**Task instructions**
All lines below between the line with "White Cotton Athletic Pants" and the line with "BIRKENSTOCK Franca Blue", including both, must be copied exactly, and the pictures must be omitted.

**Supplied data**
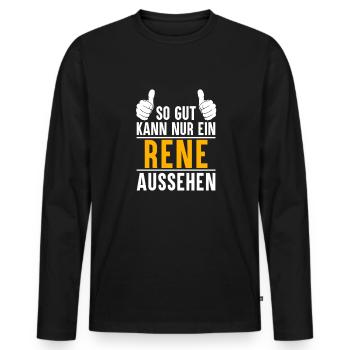 Rene Vorname Name Geschenk - Männer Premium Bio Langarmshirt - Schwarz - Vorne - Nico (187cm)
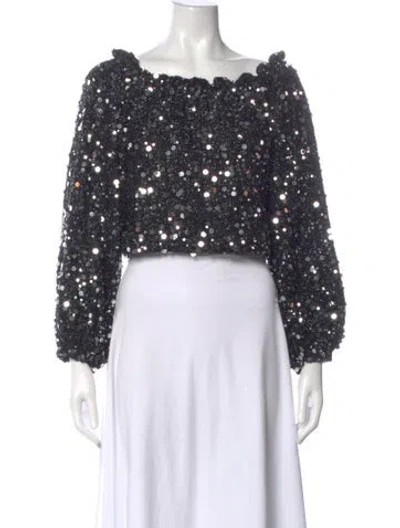 Pre-owned Rotate Birger Christensen Patterned Off-the-shoulder Crop Top In Black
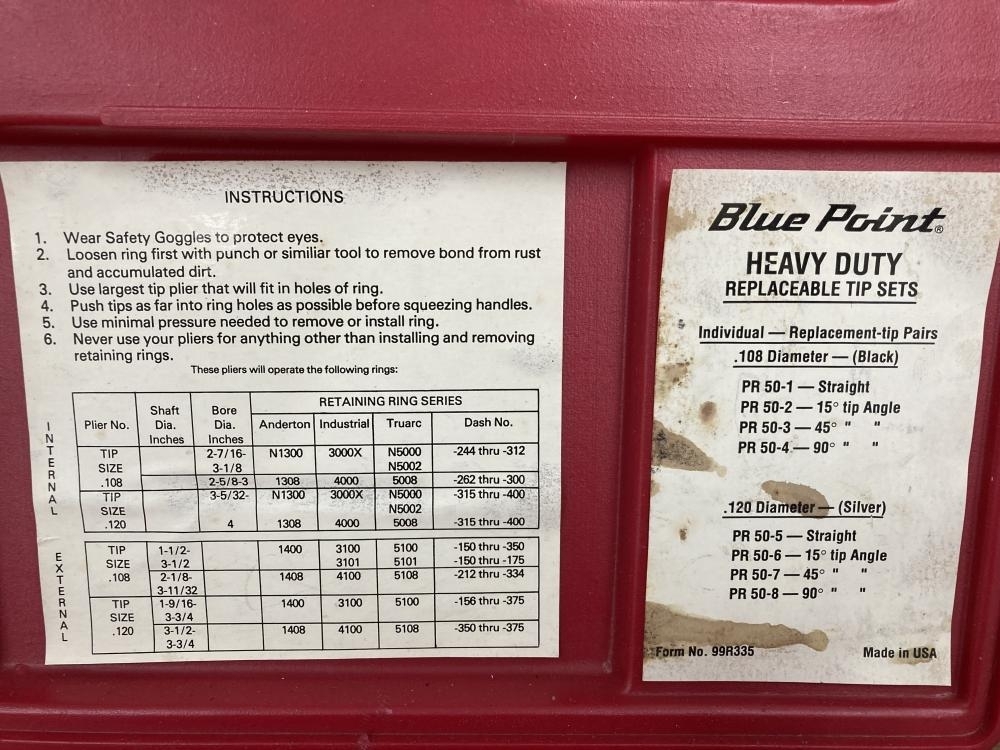 002○おすすめ商品○ブルーポイント 先端交換式スナップリングプライヤー PR-50A 高崎店の画像10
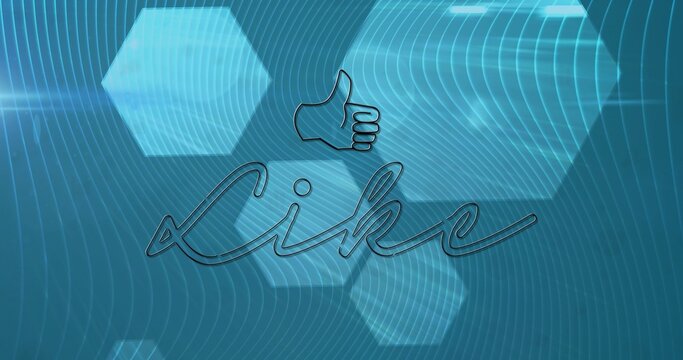 Displaying centered thumbs-up icon above script Like in graphic design, with translucent hexagons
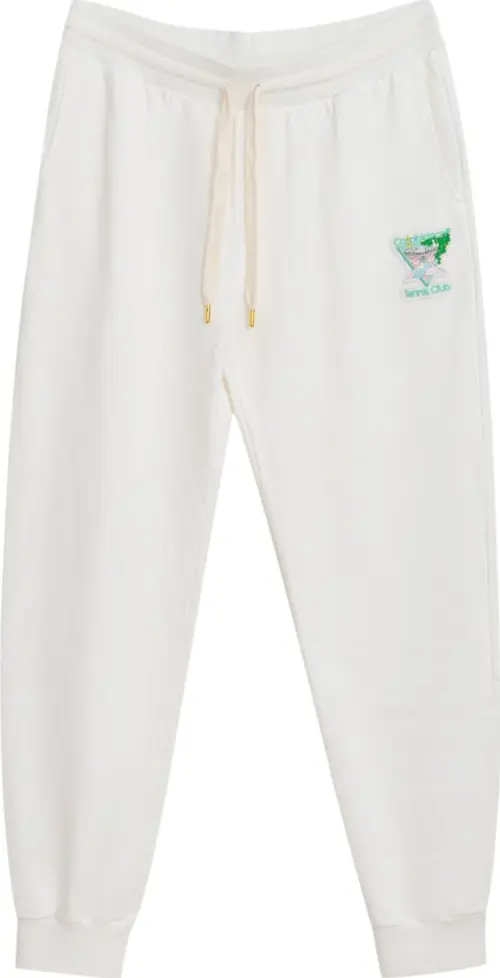 White Cotton Athletic Pants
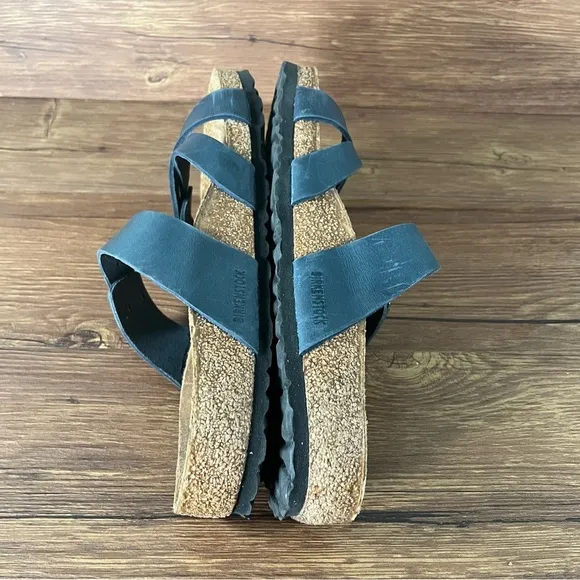 BIRKENSTOCK Franca Blue Leather Slides Sandals Women’s Size 10 (41) Shoes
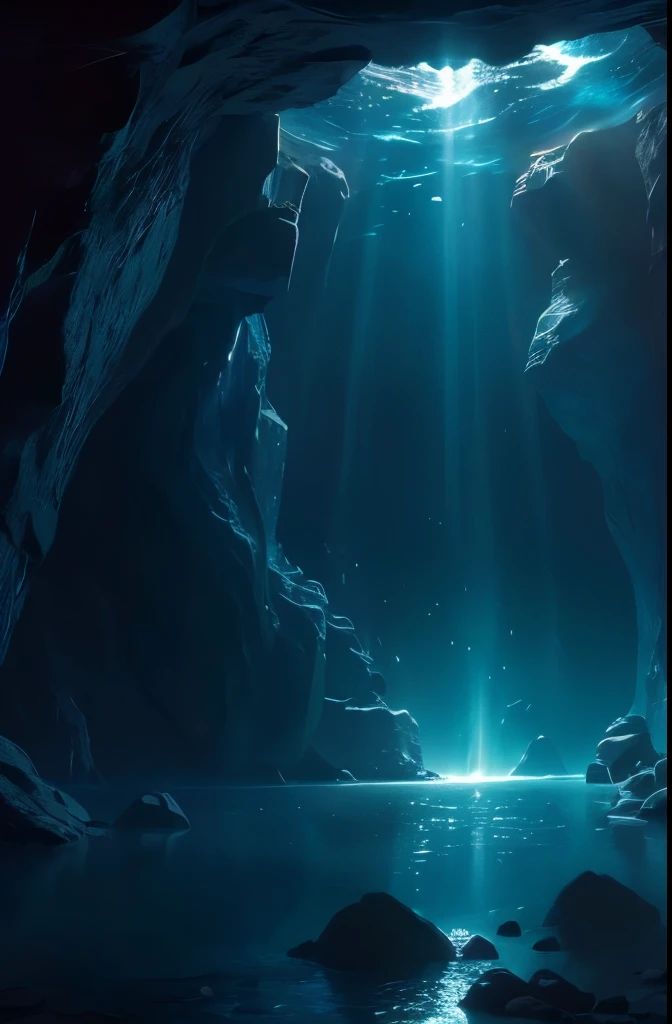 a cave with a light shining through the water, a cave painting by Carl Rahl, flickr, conceptual art, underwater light rays, (((underwater lights))), underwater ocean, underwater glow, underwater looking up, under water scenery, light rays from the surface, underwater view, underwater scene, deep underwater, deep sea landscape, rays of light, amazing light, underwater perspective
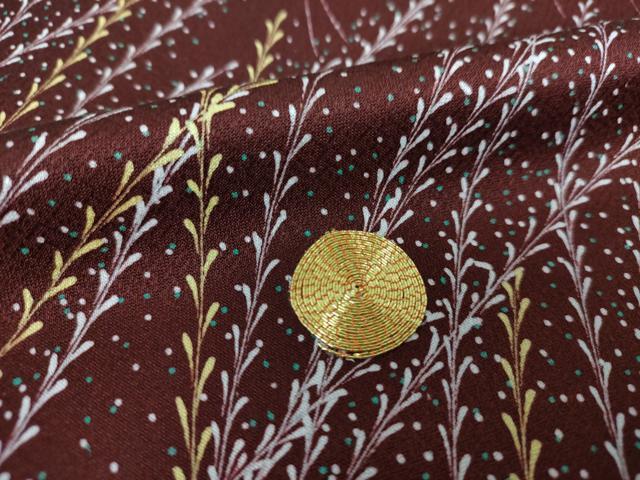 平和屋着物●訪問着　駒刺繍　草葉丸文　金糸　正絹　逸品　DABI6122ps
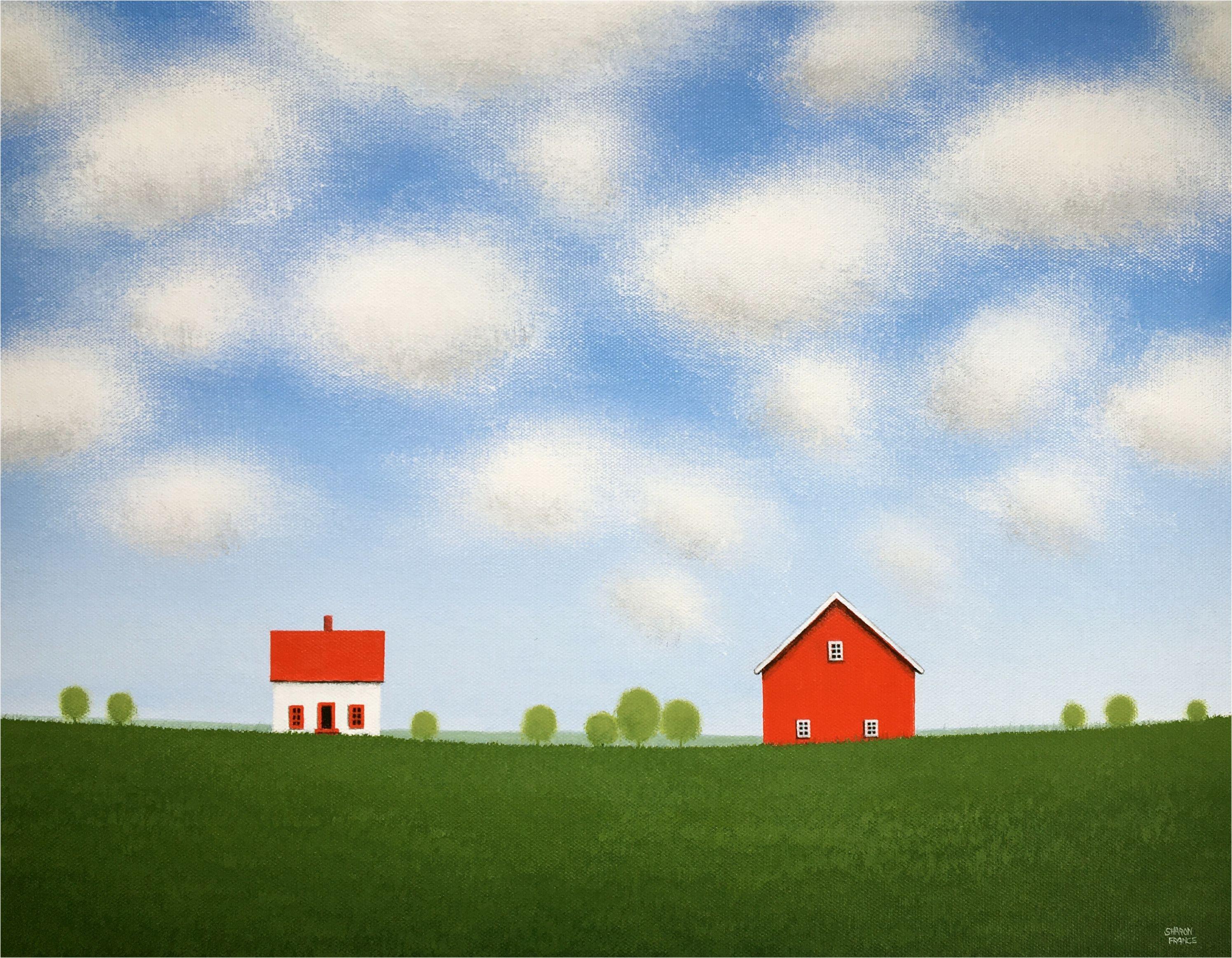 Bajo un cielo de nubes de verano, Pintura, Acrílico sobre lienzo - Painting de Sharon  France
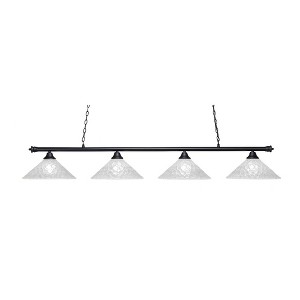 Toltec Lighting Oxford 4 - Light Island Pendant Light in  Matte Black with 16" Italian Bubble Shade - 1 of 1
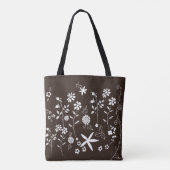 Donkerbruine zak met witte bloemen tote bag (Achterkant)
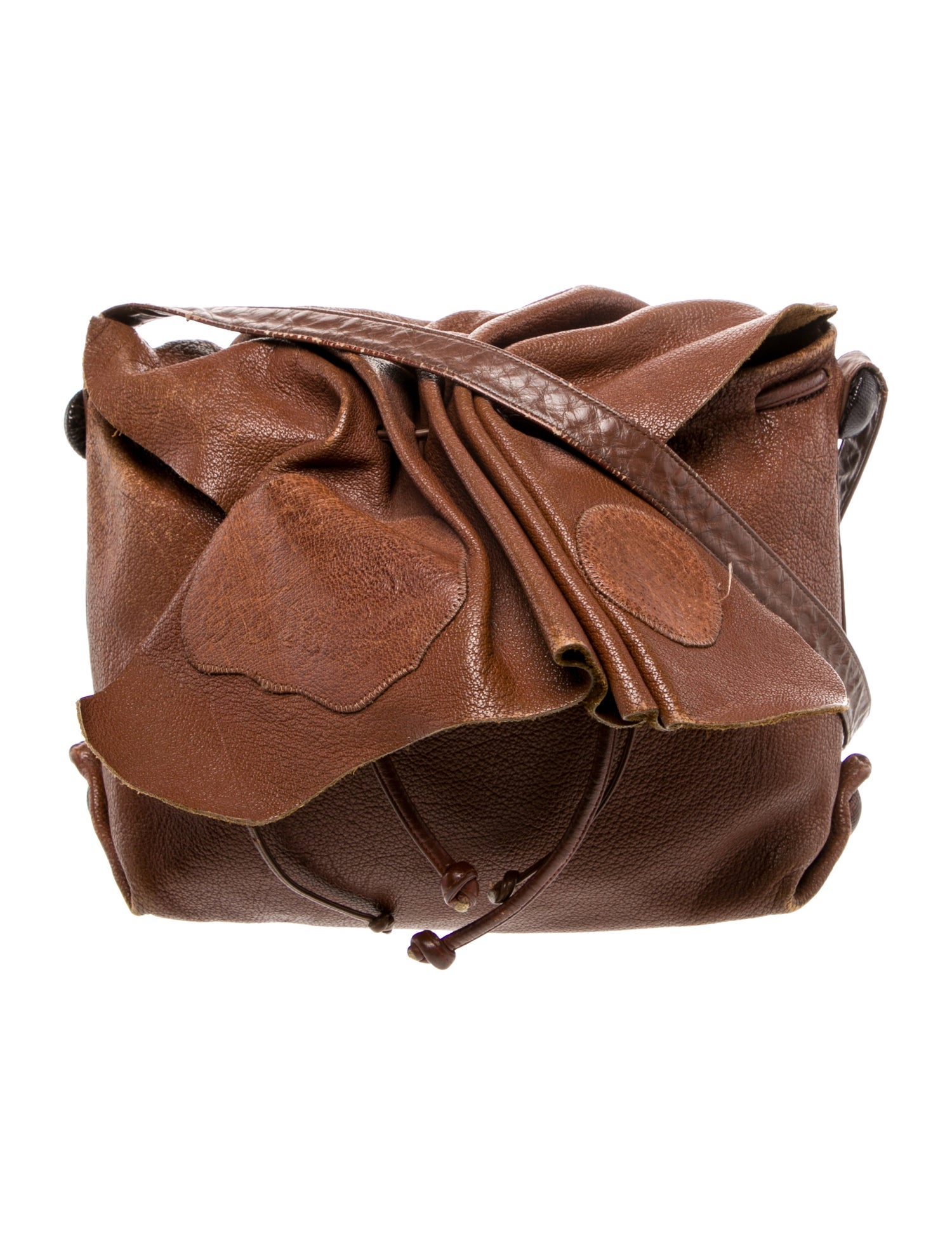 Carlos Falchi Leather Bucket Bag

**Reply**
 White Cotton Athletic Pants
 BIRKENSTOCK Franca Blue Leather Slides Sandals Women’s Size 10 (41) Shoes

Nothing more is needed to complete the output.